• _PROBLEM TO WORK ON_
Keep each entry exactly as written when you repeat it, and skip the images.

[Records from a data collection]
_ _ _
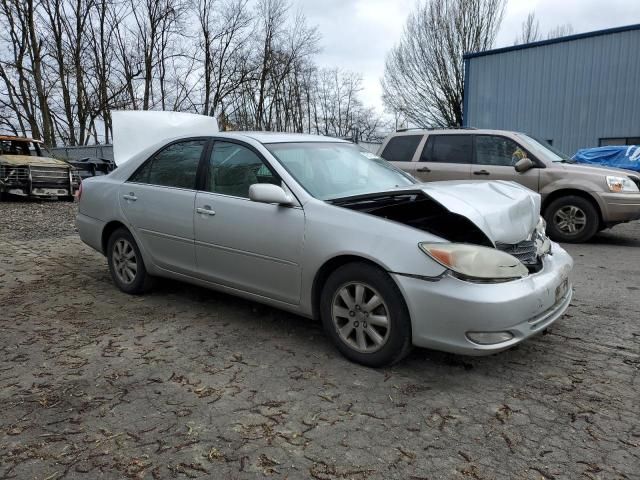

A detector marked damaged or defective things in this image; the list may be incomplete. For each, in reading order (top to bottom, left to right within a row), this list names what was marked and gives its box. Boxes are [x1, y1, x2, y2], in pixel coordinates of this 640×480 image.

rusted wrecked car [0, 135, 80, 201]
damaged front end [330, 181, 552, 280]
broken headlight [418, 244, 528, 282]
crumpled hood [420, 182, 540, 246]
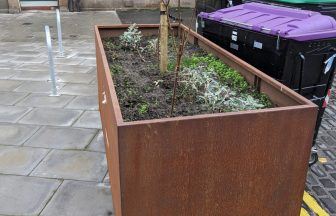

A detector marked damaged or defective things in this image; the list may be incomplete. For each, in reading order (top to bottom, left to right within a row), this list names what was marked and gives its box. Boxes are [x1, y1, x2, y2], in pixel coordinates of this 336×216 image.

rusty metal planter [95, 24, 318, 216]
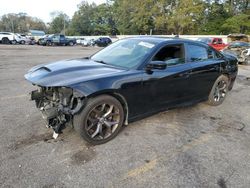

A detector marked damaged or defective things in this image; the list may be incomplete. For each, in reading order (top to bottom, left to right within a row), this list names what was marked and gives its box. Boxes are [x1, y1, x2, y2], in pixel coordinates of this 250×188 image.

damaged front end [30, 86, 84, 137]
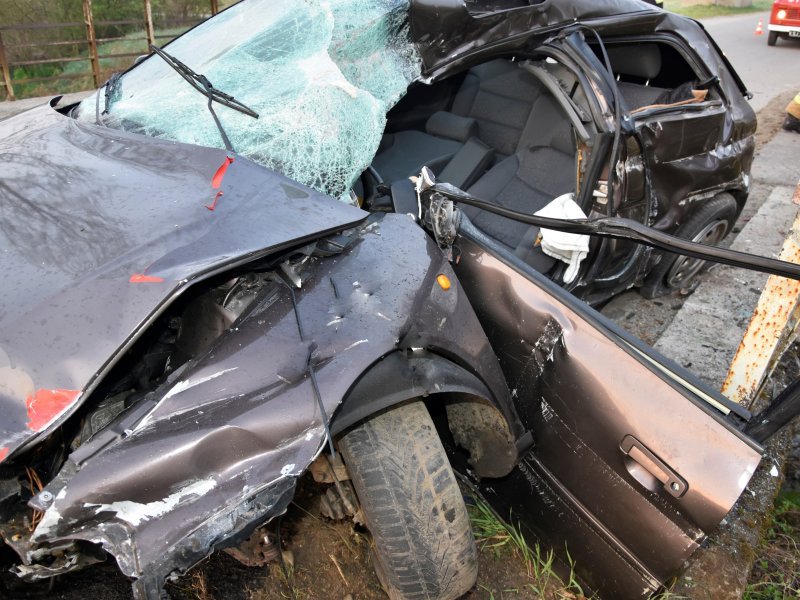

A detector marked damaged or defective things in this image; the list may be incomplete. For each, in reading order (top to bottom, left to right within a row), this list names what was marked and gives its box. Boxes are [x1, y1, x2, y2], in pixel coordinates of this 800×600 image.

rusted barrier post [82, 0, 101, 88]
shattered windshield [78, 0, 422, 199]
crumpled hood [0, 102, 366, 460]
exposed tire [640, 193, 740, 298]
rusted barrier post [720, 180, 800, 408]
exposed tire [336, 398, 476, 600]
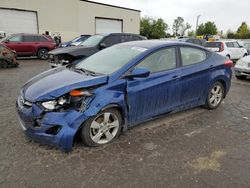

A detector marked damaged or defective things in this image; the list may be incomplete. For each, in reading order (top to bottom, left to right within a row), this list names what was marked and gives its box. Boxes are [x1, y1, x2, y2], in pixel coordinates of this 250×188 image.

damaged front bumper [15, 95, 90, 151]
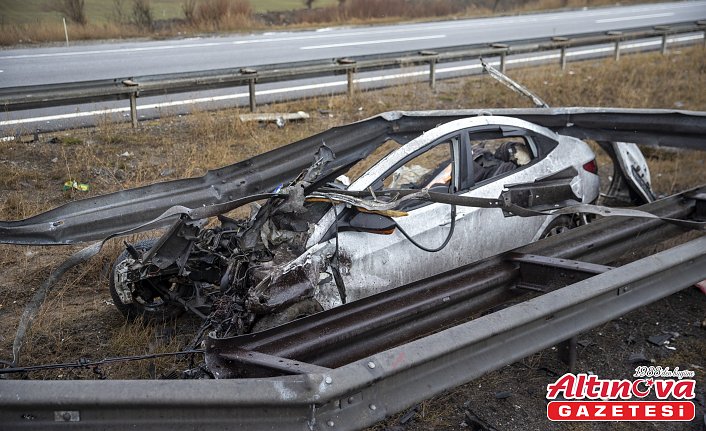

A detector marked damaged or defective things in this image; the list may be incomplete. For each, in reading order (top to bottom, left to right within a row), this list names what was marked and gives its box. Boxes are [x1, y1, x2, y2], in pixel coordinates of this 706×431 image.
_ _ _
• _SOLUTION FOR THIS PROBLEM_
A detector marked damaged or defective things in this image; the list may be incomplete. For each, in reading order (top to bottom, left to right within a row), this list names what was marked and gives its box. Boxes are [x1, y1, x2, y2], in pixel coordinates of this 640×480 image.

rusted wrecked car [0, 135, 80, 201]
damaged front end [330, 181, 552, 280]
broken headlight [418, 244, 528, 282]
crumpled hood [420, 182, 540, 246]

A detector marked damaged or defective things in this image; the list may be incomplete. For each, in reading order (top to bottom, left to right within a row), this list names what was marked and gives its box. Boxes are [x1, y1, x2, y2], in pixel coordinates of this 336×216 image.

rusty metal planter [95, 24, 318, 216]

A detector marked damaged or defective things in this image; the list may be incomplete. For each, in reading order (top to bottom, left to right within a row), this list names what was marked and gives its box. Boxes are [x1, y1, x2, y2], in pixel coordinates of this 250×188 image.

damaged front end [30, 86, 84, 137]

A detector marked damaged or defective things in this image; the list may be incomplete. For each, in reading order (top to bottom, left to right within a row), this list names what was marked and gives its box. Boxes are [x1, y1, x2, y2], in pixel coordinates of this 800×600 image.

rusted barrier post [82, 0, 101, 88]
shattered windshield [78, 0, 422, 199]
crumpled hood [0, 102, 366, 460]
exposed tire [640, 193, 740, 298]
rusted barrier post [720, 180, 800, 408]
exposed tire [336, 398, 476, 600]

A detector marked damaged or defective things in this image; the list may be incomplete. For each, in reading order (top to bottom, left to right within a row), this list names what was marked and gives its box. Boxes are [x1, y1, x2, y2], in pixel coordinates of this 250×188 image.

damaged front bumper [15, 95, 90, 151]

A detector marked damaged or defective things in this image; the list may be incomplete. For each, in reading order (top to bottom, left to right within a row), this list names what was marked and gives its box. Boxes are [x1, y1, x2, y2], in pixel coordinates of this 706×431 image.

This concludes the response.